Swap space: the old-time rule-of-thumb is 2x RAM. Lots of folks will say that's overkill, others (like, for instance, me) will say it's about right. Much of the choice depends upon how much RAM you've got in the box and what you're doing -- looks like you've got 16G? so 8G ought to be all right but keep an eye on swap usage and be prepared to change it if needed. A good monitoring tool is the
GKrellM utility that puts a display on your screen showing what's going on; see
http://members.dslextreme.com/users/...m/gkrellm.html for particulars (your distribution may already include this utility).
I've never run a separate boot partition, can't really see why to do so. A
/boot is required, certainly, but it's just a part of the root file system and I've traditionally left it that way. Works fine for me.
Root. I have my root partition at 15G.
/boot and
/usr are part of root and I've got 6.3G available. Some additional packages are installed in
/usr although I prefer to install anything I add in
/usr/local.
/home is a 19G partition for user directories (there are three-to-four). Experience has taught me that users will expand to the available space, kind of like gas in an elevator and it's best to give 'em more than you think they'll need to use; pack-rat users are a pain where you sit down.
/usr/local. I try to install add-on software in
/usr/local, a 19G partition that is roughly using about 4G at the moment.
/opt is a 19G partition where all "optional application" packages are kept; i.e.,
FreeCAD,
GMT,
GanttProject,
Moneydance,
Nevitium,
VirtualBox,
LibreOffice and
NetCDF --
GMT and
NetCDF are mapping software (as in maps of the earth). Everything else is what I consider system-wide applications available to all users. It's a 19G partition.
/var/lib/mysql is where my MySQL data bases live, also a 20G partition.
/var/lib/virtual is where my virtual machines live, a 92G partition.
/var/lib/psql is where my PostgreSQL data bases live, a 173G partition (yeah, some BIG data bases in there).

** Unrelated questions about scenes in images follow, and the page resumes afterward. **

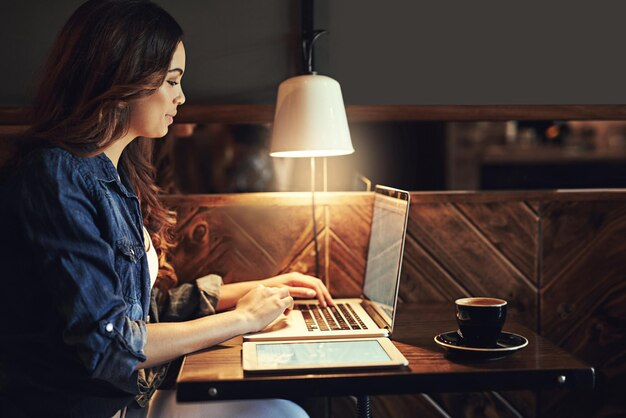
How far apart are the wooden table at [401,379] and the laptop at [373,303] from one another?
0.66ft

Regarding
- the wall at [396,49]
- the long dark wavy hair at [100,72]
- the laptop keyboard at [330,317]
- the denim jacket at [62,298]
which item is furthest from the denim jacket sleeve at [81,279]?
the wall at [396,49]

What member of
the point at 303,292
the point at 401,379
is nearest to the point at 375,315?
the point at 303,292

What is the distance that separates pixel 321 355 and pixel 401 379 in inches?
6.8

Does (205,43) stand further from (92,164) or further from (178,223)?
(92,164)

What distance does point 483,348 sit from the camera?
137cm

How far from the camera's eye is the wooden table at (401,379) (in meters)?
1.23

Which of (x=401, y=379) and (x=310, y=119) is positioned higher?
(x=310, y=119)

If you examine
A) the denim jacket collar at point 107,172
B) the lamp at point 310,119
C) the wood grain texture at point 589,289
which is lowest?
the wood grain texture at point 589,289

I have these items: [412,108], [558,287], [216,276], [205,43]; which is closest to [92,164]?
[216,276]

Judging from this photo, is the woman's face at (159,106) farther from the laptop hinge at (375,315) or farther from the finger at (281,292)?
the laptop hinge at (375,315)

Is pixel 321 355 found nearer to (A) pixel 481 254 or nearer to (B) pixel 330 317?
(B) pixel 330 317

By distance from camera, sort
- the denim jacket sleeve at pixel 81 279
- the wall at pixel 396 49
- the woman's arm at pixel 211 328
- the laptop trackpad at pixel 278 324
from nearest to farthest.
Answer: the denim jacket sleeve at pixel 81 279, the woman's arm at pixel 211 328, the laptop trackpad at pixel 278 324, the wall at pixel 396 49

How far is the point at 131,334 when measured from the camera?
4.20 feet

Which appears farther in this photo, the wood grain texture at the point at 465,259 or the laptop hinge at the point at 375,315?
the wood grain texture at the point at 465,259
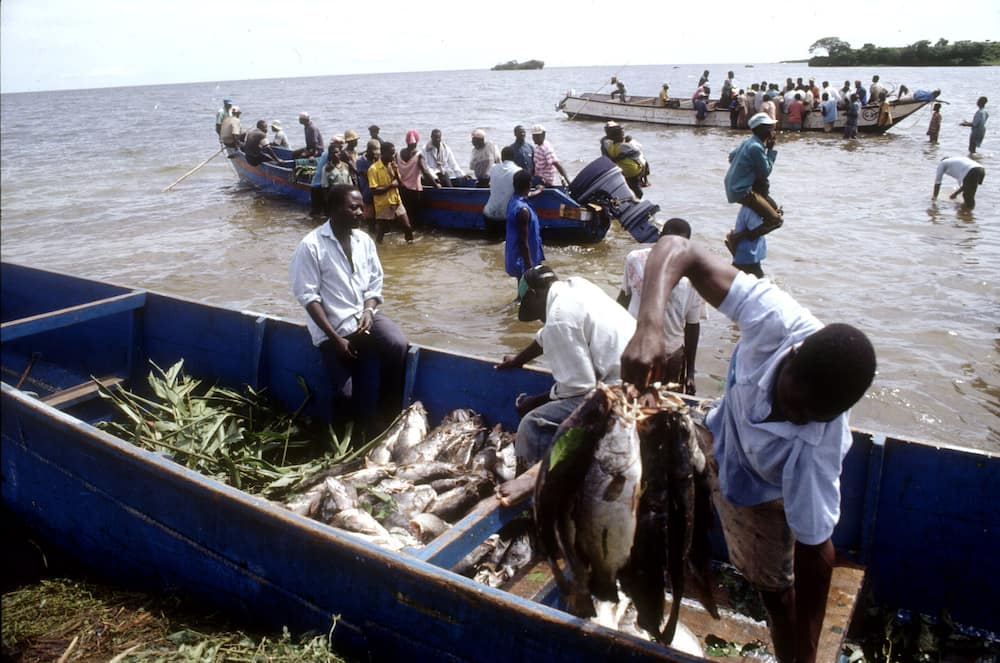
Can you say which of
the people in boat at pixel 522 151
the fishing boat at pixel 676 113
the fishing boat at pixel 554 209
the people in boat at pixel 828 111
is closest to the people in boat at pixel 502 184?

/spares is where my geographic data files live (huge), a 92G partition.
Now the reason I do the above is so that I do not loose things when I upgrade the operating system -- during installation of a new release (I do a clean install rather than a package upgrade) I simply tell installation scripts the partition name of the partition (so it will be entered in
/etc/fstab) and to not format the partition (this is really, really simple to do with Slackware). That way I don't have to back 100s of gigabytes off somewhere the put it back on (ugh!). If you do use virtual machines and have, say Win7 as a virtual guest, it's going to be at least 20G and more likely 30G -- think about backing that off someplace and you get the idea.
Things like
MySQL,
PostgreSQL,
X and other things are installed in your
/usr tree but the data bases go somewhere else (and the somewhere else may need to be pretty big depending on what you're doing). Similarly,
LibreOffice is in
/opt but the documents are in user
/home directories.
Anyway, this works for me.
Hope this helps some.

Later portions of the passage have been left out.